Dans son dernier roman, Jean Teulé place dans la bouche de Louis XIV ces mots, prononcés à l’encontre du mari récalcitrant de La Montespan, sa maîtresse : « Eh bien quoi ! Je baise sa femme, que lui faut-il de plus ! » L’impolitesse caractérisée – voire la vulgarité – a souvent fait bon ménage avec le pouvoir et l’argent. On objectera que l’expression « jurer comme un charretier » infirme ce propos. Or, il n’en est rien puisqu’on ne parle pas de la même chose sauf à confondre, semble-t-il, colère et impolitesse… Et d’abord qu’entend-t-on par « politesse », ce mot dont l’origine est italienne et sur lequel le Grand Robert nous apprend qu’il désigne le « caractère de ce qui est propre et net » ? On peut s’en tenir à Balzac pour qui « la vraie politesse consiste à s’oublier réellement » (Le Lys dans la vallée) … La politesse comme dignité de soi et non comme aplatissement devant l’autre… De la sorte, lorsque sortant de l’eau, j’ai entendu cette dame âgée sur cette plage du mois d’aout déclarer le plus naturellement du monde dans une conversation : « la politesse, c’est la noblesse des pauvres », il m’est repassé en mémoire le souvenir de mille petites ou grosses impolitesses subies. À commencer par ce spectacle maintenant quotidien de jets de détritus par terre, en toutes occasions, dans la rue, sur les routes, par la portière de sa voiture, montrant par là qu’on est un parfait « exemplaire » de l’homo-consommateur, le nec plus ultra d’une régression certaine : être dédié à la consommation pour la consommation, être injection-déjection… Et là, sous le soleil exactement, avisant la petite dame âgée prête au bain, me sont aussi revenues les sempiternelles épreuves de force des transports en commun : et je te passe devant, et je crache conséquemment un truc à faire vomir un wagon entier, et je m’assois jambes bien écartées car l’autre n’a qu’à aller se tasser ailleurs ! Carrément, pour cette dernière avanie, dans l’esprit de ces trop nombreux conductrices et conducteurs de ces si ridicules jouets appelés « 4x4 », véhicules du plus mauvais goût et qui polluent tant, esprit dont la devise «  j’emmerde le monde et j’en suis fier » résume si bien, si j’ose dire, l’essence.

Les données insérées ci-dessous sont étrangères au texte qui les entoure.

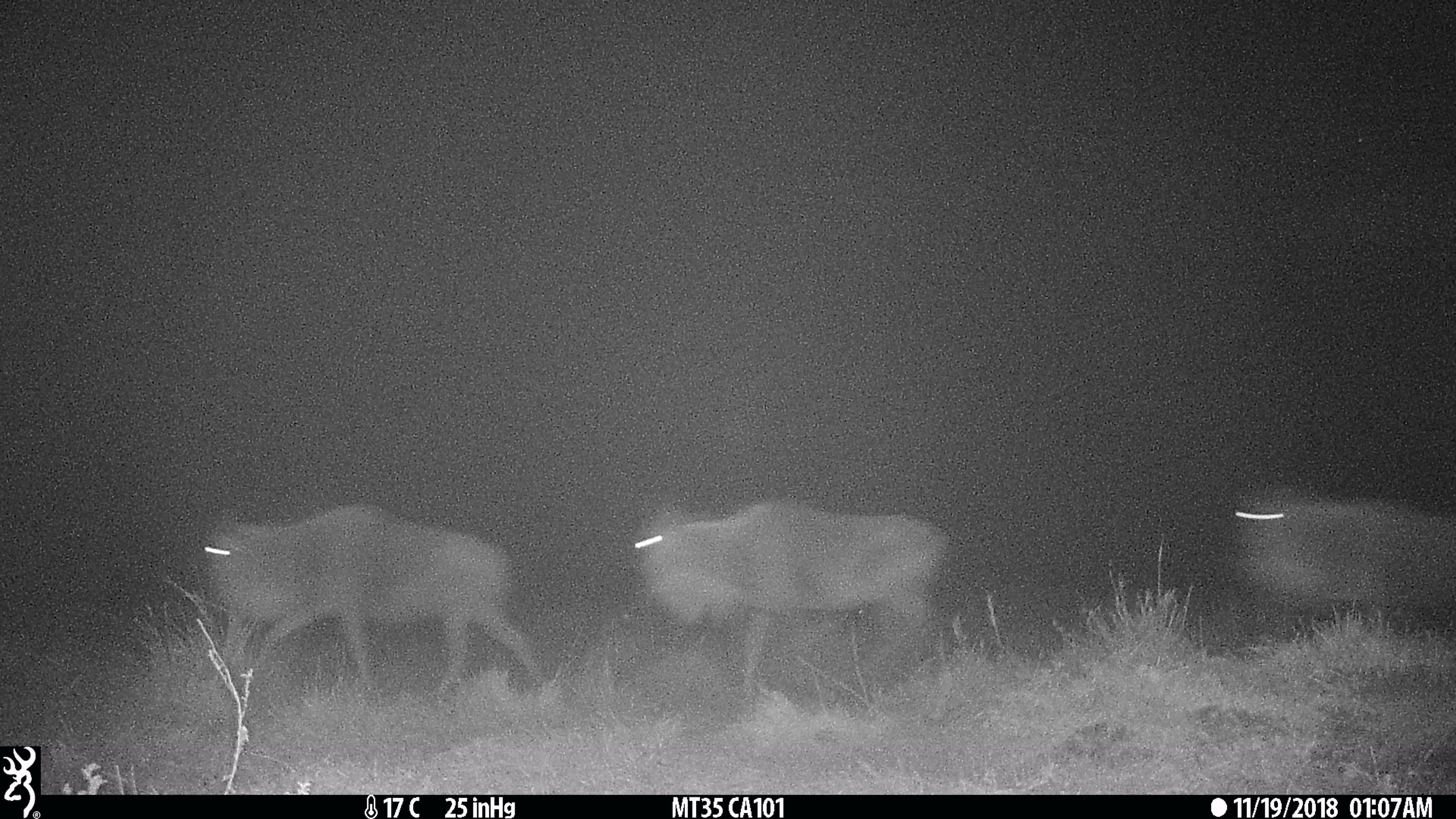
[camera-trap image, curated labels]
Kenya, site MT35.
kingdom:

Fort heureusement, ces impolitesses flagrantes (et je ne parle pas du bruit !) sont encore le fait d’une minorité. Mais chacun est à même de constater que le « vivre comme des porcs » fait de plus en plus d’émules et que les couches populaires n’y échappent pas. L’école – qui accomplit une tâche immense – n’a pas la capacité à elle seule d’enrayer les effets d’une société de consommation « horizon-indépassable » indépassable ; il n’y a plus de service national de rattrapage, aucun service public n’est en mesure aujourd’hui de remettre la consommation à sa vraie place de moyen et non de seule fin. L’addiction à la consommation en Occident et dans les pays émergeants trouve sans doute explication dans le manque, la malnutrition, voire les famines et la peur afférente qui ont régné jusqu’à il y a quelques décennies et qui touchent encore trop d’entre nous. Cependant, on ne saurait s’en accommoder non seulement eu égard aux désastreuses conséquences écologiques mais également pour ce qu’elle fait de l’Homme. À savoir, un être calmant son angoisse à coups de produits consommés, un être inhibé, privé du sens commun, une sorte d’eunuque intellectuel à qui il ne resterait plus que la déjection façon canine et des accès de violence comme preuves d’existence…
M’étant assis au soleil afin de sécher, j’observai la petite dame âgée qui enfilait son bonnet de bain tout en songeant que l’inexistence d’intervention des pouvoirs publics en la matière trouvait sa source dans le fait qu’ils se fichaient comme de l’an 40 du civisme, de la politesse, puisque à leurs yeux seules les affaires – et leur corollaire libéral « le tout sécuritaire » – comptent. La permissivité – dont Pasolini ne manquait jamais de rappeler qu’elle conduit droit à la vulgarité – est l’huile qui graisse les rouages d’une société où les marchands sont aux commandes… Ni la politesse, ni le civisme ne sont chose secondaire. Métaphore : dans un film de Satyajit Ray, un homme politique promet à sa bien-aimée que, s’il est élu, il arrêtera de fumer. Une fois élu, il ne tiendra pas parole et, suite logique, il perdra son mandat…
« C’est bien par le règlement des petites choses que l’on accède à celui des grandes », écrit à peu près et à juste titre Aragon dans l’un de ses romans. Voilà, je crois que cette parole de la petite dame âgée entendue cet été sur une plage, nous ferions bien d’y réfléchir un peu.